* Assignment *
A word-for-word copy of the entries, with the images left out, is what you should write.

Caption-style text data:
· · · ·
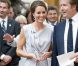 Kate Middleton en Roksanda Ilincic lors du gala Creative Industries du Founders Forum le 30 juillet 2012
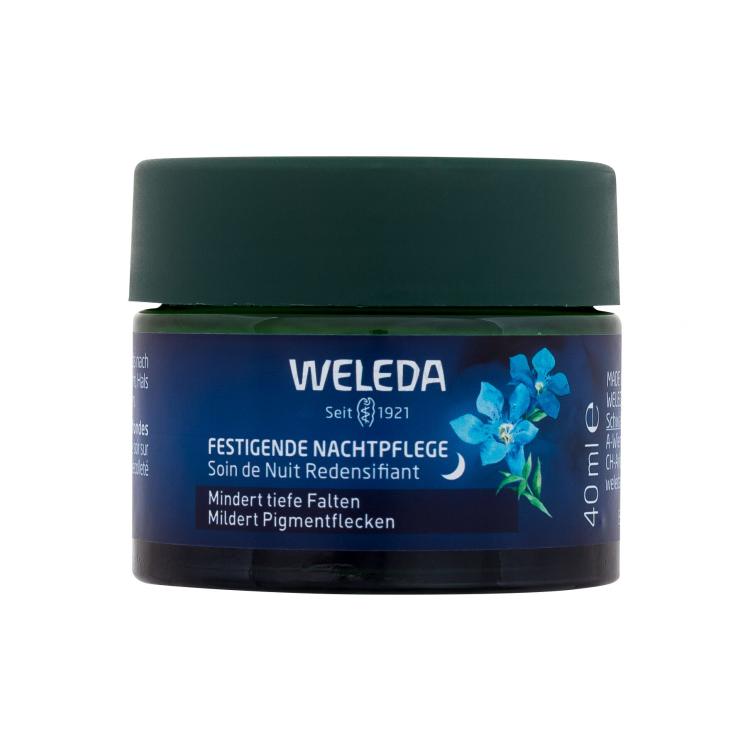 Weleda Blue Gentian &amp; Edelweiss Contouring Night Cream Cremă de noapte pentru femei 40 ml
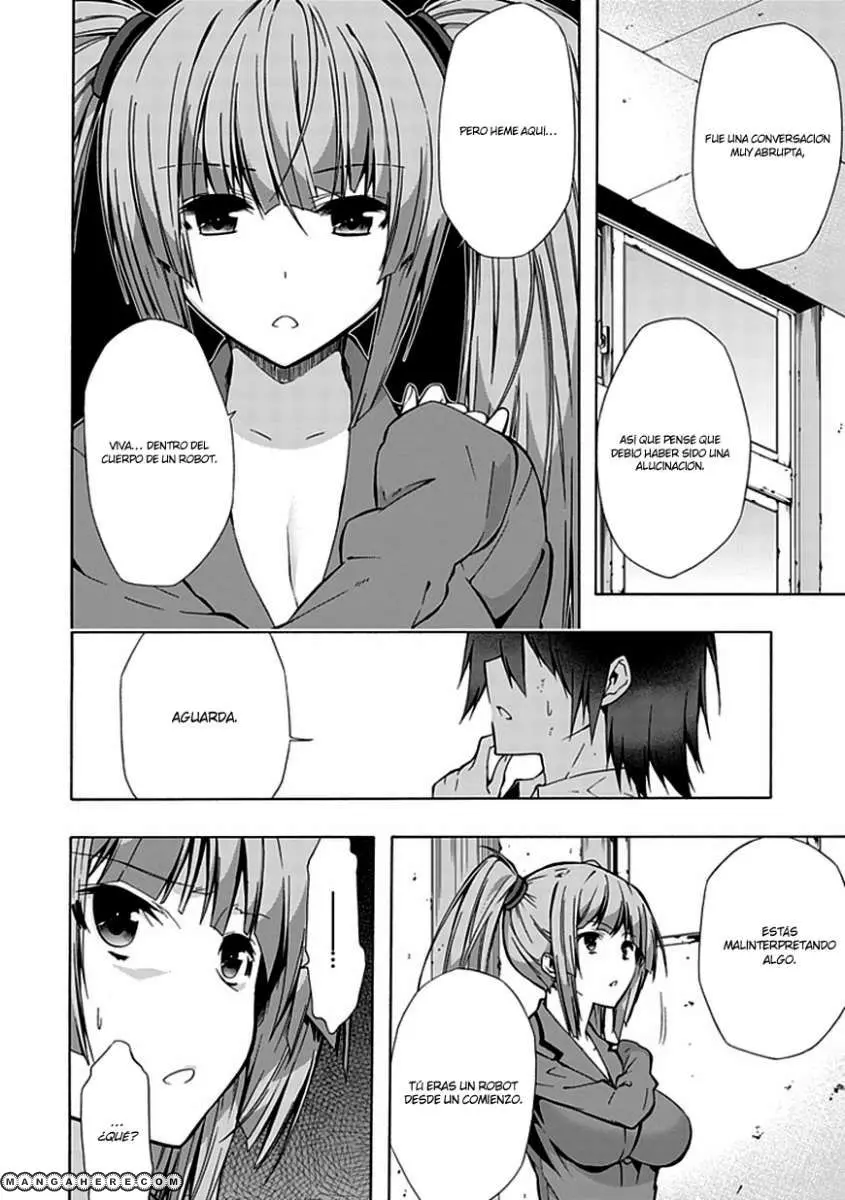 Classmate Kamimura Yuuka Wa Kou Itta (2011) - Capítulo 16 - Página 35 - LectorTMOo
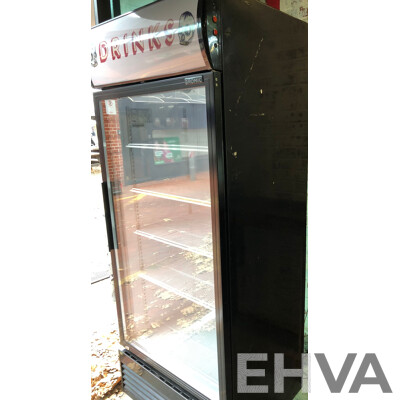 Bromic 660 Litre Upright Commercial Display Fridge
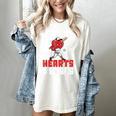 Boys Baseball Valentines Shirt Sterling Hearts Baseball Women's Comfort Colors T-Shirt Ivory Boys Baseball Valentines Shirt Sterling Hearts Baseball Women's Comfort Colors T-Shirt Ivory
· · · ·
* Answer space *
 Kate Middleton en Roksanda Ilincic lors du gala Creative Industries du Founders Forum le 30 juillet 2012
 Weleda Blue Gentian &amp; Edelweiss Contouring Night Cream Cremă de noapte pentru femei 40 ml
 Classmate Kamimura Yuuka Wa Kou Itta (2011) - Capítulo 16 - Página 35 - LectorTMOo
 Bromic 660 Litre Upright Commercial Display Fridge
 Boys Baseball Valentines Shirt Sterling Hearts Baseball Women's Comfort Colors T-Shirt Ivory Boys Baseball Valentines Shirt Sterling Hearts Baseball Women's Comfort Colors T-Shirt Ivory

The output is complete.